▶ _WHAT TO PRODUCE_: Give the entries again in full. Nothing may be altered.

(Dataset items)
____

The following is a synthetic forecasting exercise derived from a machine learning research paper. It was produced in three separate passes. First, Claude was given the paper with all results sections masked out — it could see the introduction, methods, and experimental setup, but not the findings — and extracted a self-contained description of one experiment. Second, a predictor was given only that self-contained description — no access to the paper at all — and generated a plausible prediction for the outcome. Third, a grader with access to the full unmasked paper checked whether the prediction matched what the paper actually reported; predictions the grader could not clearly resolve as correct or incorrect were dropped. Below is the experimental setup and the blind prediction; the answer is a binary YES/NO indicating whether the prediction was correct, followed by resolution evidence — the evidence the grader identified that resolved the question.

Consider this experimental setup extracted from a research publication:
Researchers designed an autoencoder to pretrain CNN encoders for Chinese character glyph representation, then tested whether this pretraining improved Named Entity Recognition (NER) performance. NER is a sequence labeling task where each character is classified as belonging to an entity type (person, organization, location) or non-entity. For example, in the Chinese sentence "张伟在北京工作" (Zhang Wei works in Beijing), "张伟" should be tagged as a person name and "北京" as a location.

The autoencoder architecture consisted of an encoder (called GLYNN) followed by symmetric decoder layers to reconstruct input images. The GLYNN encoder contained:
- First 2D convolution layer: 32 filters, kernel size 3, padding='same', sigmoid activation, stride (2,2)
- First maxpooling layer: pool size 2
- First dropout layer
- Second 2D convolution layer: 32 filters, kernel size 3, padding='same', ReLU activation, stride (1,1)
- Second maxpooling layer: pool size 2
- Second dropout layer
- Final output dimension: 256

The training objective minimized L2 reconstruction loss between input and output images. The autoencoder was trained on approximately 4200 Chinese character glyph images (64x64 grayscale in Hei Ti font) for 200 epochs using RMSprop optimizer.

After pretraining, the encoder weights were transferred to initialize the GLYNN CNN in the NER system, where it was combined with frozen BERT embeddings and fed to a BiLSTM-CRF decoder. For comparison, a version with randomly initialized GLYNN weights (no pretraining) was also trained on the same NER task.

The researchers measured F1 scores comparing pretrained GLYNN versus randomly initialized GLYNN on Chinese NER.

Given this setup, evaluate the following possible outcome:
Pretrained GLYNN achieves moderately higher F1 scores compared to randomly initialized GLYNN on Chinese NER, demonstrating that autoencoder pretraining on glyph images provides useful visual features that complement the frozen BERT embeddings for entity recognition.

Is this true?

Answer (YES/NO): NO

____

▶ _WRITTEN SOLUTION_:
The following is a synthetic forecasting exercise derived from a machine learning research paper. It was produced in three separate passes. First, Claude was given the paper with all results sections masked out — it could see the introduction, methods, and experimental setup, but not the findings — and extracted a self-contained description of one experiment. Second, a predictor was given only that self-contained description — no access to the paper at all — and generated a plausible prediction for the outcome. Third, a grader with access to the full unmasked paper checked whether the prediction matched what the paper actually reported; predictions the grader could not clearly resolve as correct or incorrect were dropped. Below is the experimental setup and the blind prediction; the answer is a binary YES/NO indicating whether the prediction was correct, followed by resolution evidence — the evidence the grader identified that resolved the question.

Consider this experimental setup extracted from a research publication:
Researchers designed an autoencoder to pretrain CNN encoders for Chinese character glyph representation, then tested whether this pretraining improved Named Entity Recognition (NER) performance. NER is a sequence labeling task where each character is classified as belonging to an entity type (person, organization, location) or non-entity. For example, in the Chinese sentence "张伟在北京工作" (Zhang Wei works in Beijing), "张伟" should be tagged as a person name and "北京" as a location.

The autoencoder architecture consisted of an encoder (called GLYNN) followed by symmetric decoder layers to reconstruct input images. The GLYNN encoder contained:
- First 2D convolution layer: 32 filters, kernel size 3, padding='same', sigmoid activation, stride (2,2)
- First maxpooling layer: pool size 2
- First dropout layer
- Second 2D convolution layer: 32 filters, kernel size 3, padding='same', ReLU activation, stride (1,1)
- Second maxpooling layer: pool size 2
- Second dropout layer
- Final output dimension: 256

The training objective minimized L2 reconstruction loss between input and output images. The autoencoder was trained on approximately 4200 Chinese character glyph images (64x64 grayscale in Hei Ti font) for 200 epochs using RMSprop optimizer.

After pretraining, the encoder weights were transferred to initialize the GLYNN CNN in the NER system, where it was combined with frozen BERT embeddings and fed to a BiLSTM-CRF decoder. For comparison, a version with randomly initialized GLYNN weights (no pretraining) was also trained on the same NER task.

The researchers measured F1 scores comparing pretrained GLYNN versus randomly initialized GLYNN on Chinese NER.

Given this setup, evaluate the following possible outcome:
Pretrained GLYNN achieves moderately higher F1 scores compared to randomly initialized GLYNN on Chinese NER, demonstrating that autoencoder pretraining on glyph images provides useful visual features that complement the frozen BERT embeddings for entity recognition.

Is this true?

Answer (YES/NO): NO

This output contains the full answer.